SOURCE TEXT >>

○ ○ ○

Health Affairs: Mortality, healthcare spending have minimal correlation

Little correlation was found between mortality rates and costs for seven of the most common diagnoses, and researchers said that healthcare expenditures may in fact provide inconsistent value, according to the results of a study published in the September issue of Health Affairs.

“As rapid U.S. healthcare spending growth continues, the question of whether additional dollars purchase better health or unnecessary care remains in sharp focus for policy makers, large employers, and other stakeholders,” the authors wrote.

To investigate, Michael B. Rothberg, of Tufts University School of Medicine in Boston, and Baystate Medical Center in Springfield, Mass., and colleagues assessed variations in mortality and cost for seven common diagnoses—acute myocardial infarction, chronic obstructive pulmonary disease, community-acquired pneumonia, congestive heart failure (HF), ischemic stroke, sepsis and urinary tract infection—at 122 U.S. hospital sites between 2000 and 2004.

Researchers used data from the Healthcare Cost and Utilization Project (HCUP) Nationwide Inpatient Sample (NIS), which includes data from an estimated five to eight million hospital stays across 26 states. The researchers used regression models to calculate mortality and cost and adjusted for inflation for each year and diagnoses.

To get results, the researchers calculated the cost per life saved by dividing the absolute change in adjusted cost by the absolute change in adjusted mortality.

Compared to 2000, patients in 2004 were less likely to be white, hold private health insurance and had lower incomes that were listed below $45,000; however, there was a rise in comorbidities and the number of hospital admissions for the seven aforementioned diagnoses increased 6 percent.

The researchers found that admissions for most of the common diagnoses incurred volume changes of less than 10 percent; however, hospital admissions for sepsis increased 42 percent and admissions for urinary tract infections increased by 24 percent.

Additionally, the results showed that relative mortality was 1 percent for sepsis and 21 percent for acute MI. MI, pneumonia and HF exhibited the greatest reductions in mortality, and these are the three diseases that have active public reporting initiatives, the authors noted.

Rothberg and colleagues also found that older patients had larger absolute reductions because they exhibited higher baseline mortality rates. But, for acute MI, the oldest patients had a greater decrease in relative risk and absolute risk.

The researchers also found that costs for all diagnoses increased across the study period and in 2004 costs per case for urinary tract infection and acute MI were $1,251 and $5,047, respectively. Increases in cost were lowest for pneumonia and highest for HF, 26 percent and 60 percent, respectively. And while costs inflated most for those age 55-65, patients 85 and over saw the smallest cost increases.

○ ○ ○

PROVIDED RECORDS >>
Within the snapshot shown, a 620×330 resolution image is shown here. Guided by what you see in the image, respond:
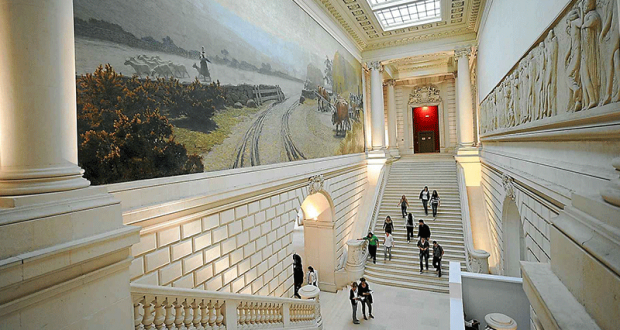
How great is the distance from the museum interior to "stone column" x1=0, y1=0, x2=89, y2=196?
1 cm

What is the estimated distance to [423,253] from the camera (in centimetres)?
1172

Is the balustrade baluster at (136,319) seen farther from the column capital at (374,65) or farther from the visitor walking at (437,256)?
the column capital at (374,65)

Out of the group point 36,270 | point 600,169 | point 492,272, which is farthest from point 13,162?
point 492,272

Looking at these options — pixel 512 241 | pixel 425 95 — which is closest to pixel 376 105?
pixel 425 95

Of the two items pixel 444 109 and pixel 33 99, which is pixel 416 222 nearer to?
pixel 444 109

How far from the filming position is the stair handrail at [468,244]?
1018 cm

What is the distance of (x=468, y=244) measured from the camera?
12.0 m

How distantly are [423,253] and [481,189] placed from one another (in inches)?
226

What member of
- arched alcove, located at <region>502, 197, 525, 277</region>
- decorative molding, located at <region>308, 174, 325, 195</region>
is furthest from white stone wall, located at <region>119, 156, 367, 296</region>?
arched alcove, located at <region>502, 197, 525, 277</region>

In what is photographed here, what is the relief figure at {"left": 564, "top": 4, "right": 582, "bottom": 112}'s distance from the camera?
148 inches

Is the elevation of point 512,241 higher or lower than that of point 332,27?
lower

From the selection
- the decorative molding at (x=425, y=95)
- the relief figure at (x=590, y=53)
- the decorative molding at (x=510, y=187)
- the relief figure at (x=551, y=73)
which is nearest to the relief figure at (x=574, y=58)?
the relief figure at (x=590, y=53)

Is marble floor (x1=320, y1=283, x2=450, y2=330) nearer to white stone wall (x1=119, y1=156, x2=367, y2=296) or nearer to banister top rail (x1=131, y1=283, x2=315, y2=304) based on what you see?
white stone wall (x1=119, y1=156, x2=367, y2=296)

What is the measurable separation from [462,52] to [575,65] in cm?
1466
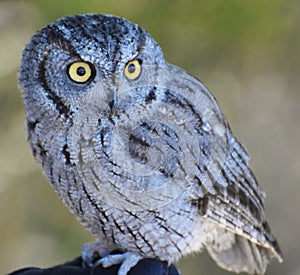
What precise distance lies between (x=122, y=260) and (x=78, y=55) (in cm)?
87

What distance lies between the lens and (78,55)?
1.87 m

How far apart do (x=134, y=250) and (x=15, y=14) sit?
1709 millimetres

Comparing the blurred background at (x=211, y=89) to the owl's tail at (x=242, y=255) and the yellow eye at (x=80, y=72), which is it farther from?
the owl's tail at (x=242, y=255)

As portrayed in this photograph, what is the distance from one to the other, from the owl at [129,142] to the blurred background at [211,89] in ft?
3.67

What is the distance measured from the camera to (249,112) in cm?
444

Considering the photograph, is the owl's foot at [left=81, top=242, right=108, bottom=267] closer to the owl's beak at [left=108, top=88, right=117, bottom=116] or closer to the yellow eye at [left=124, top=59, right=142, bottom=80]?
the owl's beak at [left=108, top=88, right=117, bottom=116]

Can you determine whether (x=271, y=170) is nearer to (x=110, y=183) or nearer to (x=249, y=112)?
(x=249, y=112)

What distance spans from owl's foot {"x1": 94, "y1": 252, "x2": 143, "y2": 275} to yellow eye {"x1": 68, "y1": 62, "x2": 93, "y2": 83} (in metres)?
0.75

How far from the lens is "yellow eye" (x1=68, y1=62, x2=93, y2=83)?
1.90 m

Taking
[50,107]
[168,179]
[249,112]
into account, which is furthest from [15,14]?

○ ○ ○

ACTION ITEM >> Using the text on mortality and healthcare spending, explain in one to three sentences why older patients had larger absolute reductions in mortality.

EXERCISE OUTPUT >> Older patients had larger absolute reductions in mortality because their baseline mortality rates were higher.